Port's call to the on-trade

01 January 2000 by
Port's call to the on-trade

By Fiona Sims

The port producers are peeved. While port sales are soaring in the UK off-trade, the on-trade is slipping. "It's like we've become part of the furniture," says Paul Symington. The Symington family owns and runs several of the big port producing and shipping companies, including W&J Graham, Warre and Ca, Dow's Port and Smith Woodhouse & Co. Sitting in his neatly tailored grey suit, pinkie crooked while holding the Goring hotel's bone-china teacup, Symington says: "Look, even in fine hotels like this one, where is the port behind the bar?"

Sales have dropped dramatically in the on-trade. In 1980, it had 40% of port sales, in 1995 it was just 17%. The picture is not the same in the off-trade, where sales, particularly premium port (vintage, LBV, old tawnies, et al) has shot through the roof. Out of a total of one million cases sold last year, 33% were premium port. Supermarkets like Sainsbury's regard port as a highly profitable product which adds a touch of class to their wine departments. "But why isn't this happening in the on-trade?" says Symington, blowing off a bit of steam, "they're just not selling it."

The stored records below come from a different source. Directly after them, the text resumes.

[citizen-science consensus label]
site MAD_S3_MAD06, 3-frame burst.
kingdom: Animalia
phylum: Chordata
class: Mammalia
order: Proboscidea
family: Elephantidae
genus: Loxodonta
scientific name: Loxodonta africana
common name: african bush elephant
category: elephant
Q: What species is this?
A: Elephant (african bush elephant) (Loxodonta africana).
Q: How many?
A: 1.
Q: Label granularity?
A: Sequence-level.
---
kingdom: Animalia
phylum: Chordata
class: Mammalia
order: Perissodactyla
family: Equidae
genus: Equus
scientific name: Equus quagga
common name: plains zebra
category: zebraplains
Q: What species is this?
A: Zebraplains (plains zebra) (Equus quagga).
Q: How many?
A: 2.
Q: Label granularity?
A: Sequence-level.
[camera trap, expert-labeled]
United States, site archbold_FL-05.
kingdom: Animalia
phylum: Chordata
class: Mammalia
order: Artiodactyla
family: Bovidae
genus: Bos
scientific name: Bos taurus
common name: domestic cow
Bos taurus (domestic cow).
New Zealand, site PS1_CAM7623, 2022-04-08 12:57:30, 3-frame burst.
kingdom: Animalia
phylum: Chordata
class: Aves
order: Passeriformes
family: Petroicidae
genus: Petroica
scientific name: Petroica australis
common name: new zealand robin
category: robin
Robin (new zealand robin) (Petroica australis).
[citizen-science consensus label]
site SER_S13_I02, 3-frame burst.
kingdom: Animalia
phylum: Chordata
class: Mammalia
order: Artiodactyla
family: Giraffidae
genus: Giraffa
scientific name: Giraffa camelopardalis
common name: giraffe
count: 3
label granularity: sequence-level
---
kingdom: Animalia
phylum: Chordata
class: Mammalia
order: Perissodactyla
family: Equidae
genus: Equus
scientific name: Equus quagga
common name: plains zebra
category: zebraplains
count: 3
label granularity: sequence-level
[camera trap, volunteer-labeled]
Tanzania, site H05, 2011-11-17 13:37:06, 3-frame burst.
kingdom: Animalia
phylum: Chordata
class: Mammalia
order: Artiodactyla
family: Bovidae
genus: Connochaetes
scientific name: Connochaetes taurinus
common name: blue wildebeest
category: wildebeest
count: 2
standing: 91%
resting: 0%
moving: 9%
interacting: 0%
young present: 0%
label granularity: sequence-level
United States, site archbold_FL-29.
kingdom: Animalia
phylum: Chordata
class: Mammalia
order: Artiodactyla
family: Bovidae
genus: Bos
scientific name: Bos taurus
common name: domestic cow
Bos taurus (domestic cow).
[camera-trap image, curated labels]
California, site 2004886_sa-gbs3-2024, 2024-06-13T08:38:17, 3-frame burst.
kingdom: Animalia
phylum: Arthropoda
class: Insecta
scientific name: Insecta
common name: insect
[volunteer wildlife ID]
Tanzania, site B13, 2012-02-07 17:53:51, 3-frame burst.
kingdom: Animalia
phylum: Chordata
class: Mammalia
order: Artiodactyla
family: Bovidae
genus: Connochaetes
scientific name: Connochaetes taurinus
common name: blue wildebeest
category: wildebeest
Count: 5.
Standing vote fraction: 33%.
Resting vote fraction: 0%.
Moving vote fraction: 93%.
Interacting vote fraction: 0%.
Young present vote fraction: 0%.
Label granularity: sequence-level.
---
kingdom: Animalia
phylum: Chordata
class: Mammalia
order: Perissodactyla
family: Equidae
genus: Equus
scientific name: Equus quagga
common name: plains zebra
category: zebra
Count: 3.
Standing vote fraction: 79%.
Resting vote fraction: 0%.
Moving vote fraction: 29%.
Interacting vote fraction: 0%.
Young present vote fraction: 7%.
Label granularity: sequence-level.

But if sales are so good elsewhere, why worry? "OK, so commercially it's not so vital, but image-wise the on-trade is important to us. It's important for the overall image of port." His theory is that the on-trade no longer knows how to sell port. Apparently, we are not keeping up with our US cousins, who drink it in restaurants by the tanker-load, the fastest-growing market for port globally. "You just have to look at any fine restaurant in North America. There are at least four or five ports, covered in dust, labels a bit scruffy, sitting on the back bar, but prominent, probably already decanted with a layer of nitrogen squirted on the top, ready to go. Diners are amused, and interested. Plus they make substantially more profits from a liqueur than a table wine, but then I think that US restaurants are more commercially-orientated than British restaurants.

"Here, port sits only on the main wine list, and diners don't bother to look at it again at the end of the meal, most restaurateurs certainly don't offer port at the end of a meal. In the US, waiters serve port with all kinds of desserts - especially chocolate - and it's always printed up with the puddings on the dessert menu, along with other dessert wine possibilities. Even the cheese trolley often comes with a bottle of port next to it."

Symington recounts with horror a recent visit to a well-known London restaurant which responded unenthusiastically to his request for a glass of vintage port with a bottle brought up from the cellar, plonked on his table unopened, sediment shaken up nicely by its short journey. A general ignorance in how to serve port is rife, he claims, though he damns the wine scribes who insist on a lot of pomp in decanting a bottle, which only results in terrifying the waiter who will be reluctant to sell the stuff. "Forget the candle, forget the white gloves, forget all the hullabaloo. You need a clean decanter and a steady hand - end of story. Though a good trick is to let the bottle rest for 10 minutes after you've pulled the cork."

And forget the piddling 50ml glass, too, he says. "It should be served in a wine glass - a white wine glass, preferably a 75ml serving - where you can see its true colour and smell the wine properly."

If you're worried about shifting the vintage port once it's been decanted (as it will stay fresh for only three or four days after it's been opened), have an LBV or a bottle of chilled 10-year-old tawny on standby. Both will keep fresh, stoppered, for up to two weeks. "A chilled tawny will raise a few eyebrows," suggests Symington, "and that's what it's all about."